■ **DESCRIPTION OF THE TASK**:
Leaving out all pictures, transcribe the lines below exactly, from the first through the line containing "Лицензия 1С:Предприятие 8".

■ **DATA PROVIDED**:
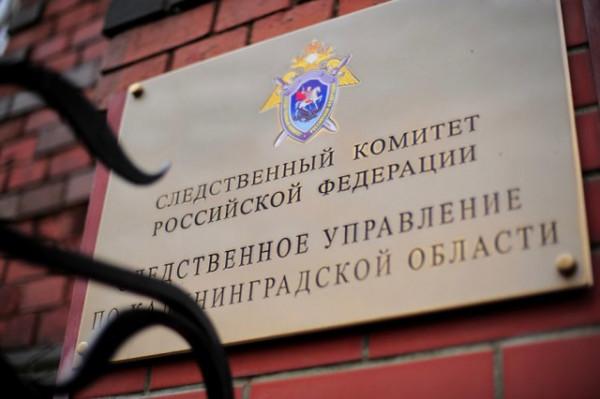 Взрыв под Калининградом произошел из-за неисправного баллона с газом
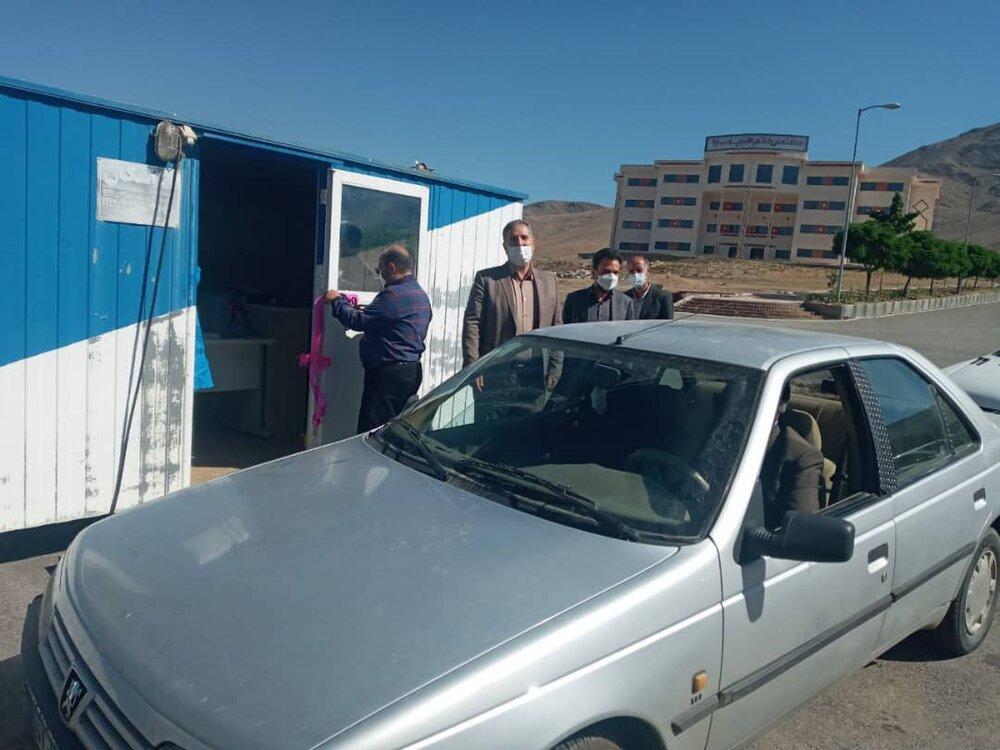 راهاندازی مرکز واکسیناسیون کرونا در دانشگاه آزاد ملایر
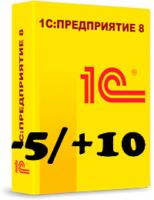 Лицензия 1С:Предприятие 8 - Апгрейд с 5 пользователей на 10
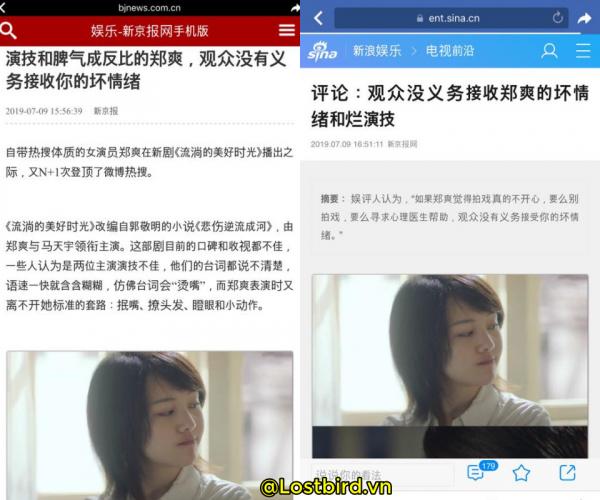 Báo Trung: 'Công chúng không có nghĩa vụ chịu đựng cảm xúc và diễn xuất tệ hại của Trịnh Sảng'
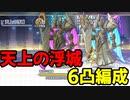 【プリコネR】EX4 天上の浮城 黒月の守護像 白陽の守護像【6凸】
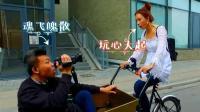 《旅途的花樣》林志玲變三輪車夫 與攝像小哥甜蜜互動直呼乖寶寶!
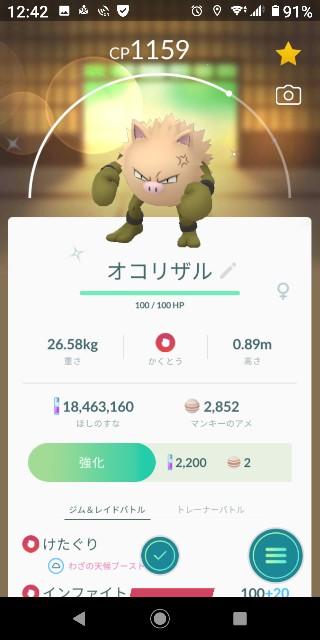 f:id:yousugitani:20200809225836j:image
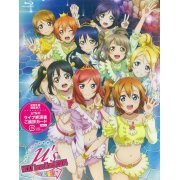 Love Live M's - Next Lovelive 2014 - Endless Parade (Japan)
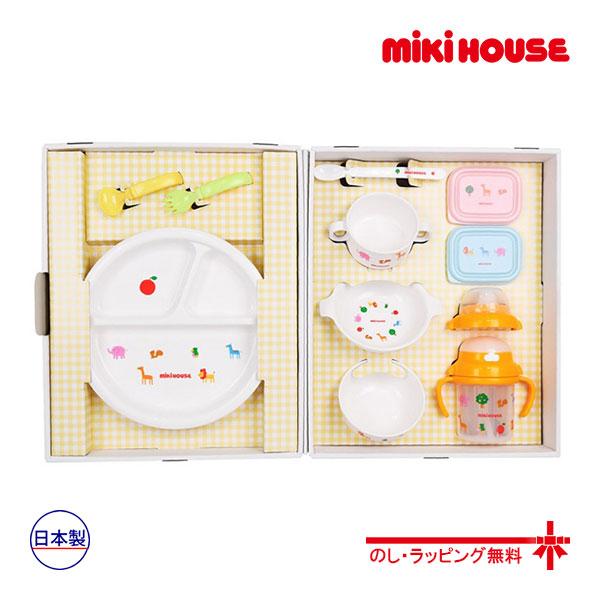 日本製 在庫あります メール便対応不可 ミキハウス正規販売店 ミキハウス 日本正規代理店品 サイズ無し 新着 箱入 テーブルウェアセット mikihouse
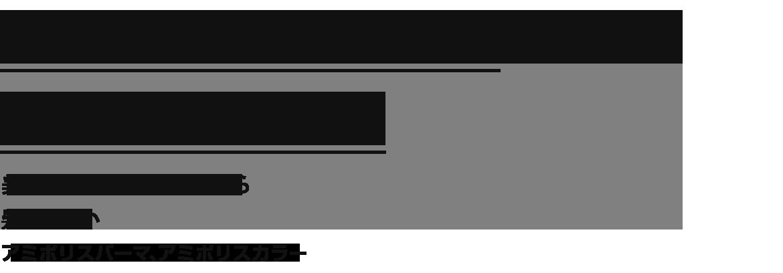 NATURAL&FRIENDLY HAIR SALON 美しい髪は、髪の健康から 髪にやさしいオゾンパーマ、オゾンカラー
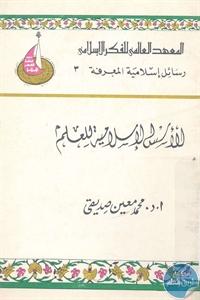 books4arab 1542945 - تحميل كتاب الأسس الإسلامية للعلم pdf لـ د. محمد معين صديقي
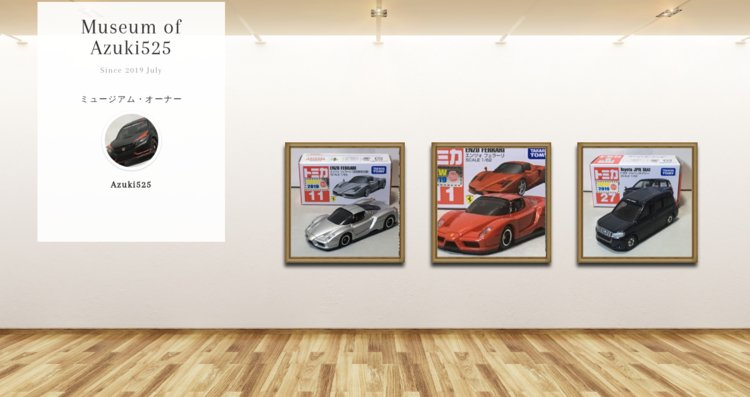 Museum screenshot user 6228 f6177c43 4872 4a47 9901 bc8b226128b1
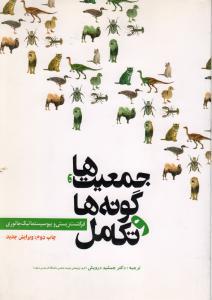 جمعیت و گونه ها و تکامل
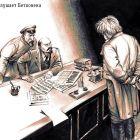Ленин слушает Бетховена, Сергеев Александр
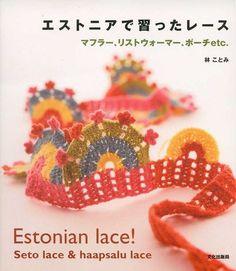 Estonian Lace by Kotomi Hayashi - Seto & Haapsalu Lace - Japanese Crochet, Knitting Pattern Book - JapanLovelyCrafts Crochet Books, Knit Or Crochet, Irish Crochet, Crochet Motif, Crochet Designs, Crochet Flower, Knitting Patterns, Crochet Patterns, Japanese Crochet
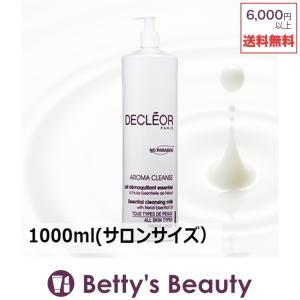 デクレオール エッセンシャル クレンジングミルク  1000ml(サロンサイズ) (ミルククレンジング)  DECLEOR|bettysbeauty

■ **ANSWER SPACE**:
 Взрыв под Калининградом произошел из-за неисправного баллона с газом
 راهاندازی مرکز واکسیناسیون کرونا در دانشگاه آزاد ملایر
 Лицензия 1С:Предприятие 8 - Апгрейд с 5 пользователей на 10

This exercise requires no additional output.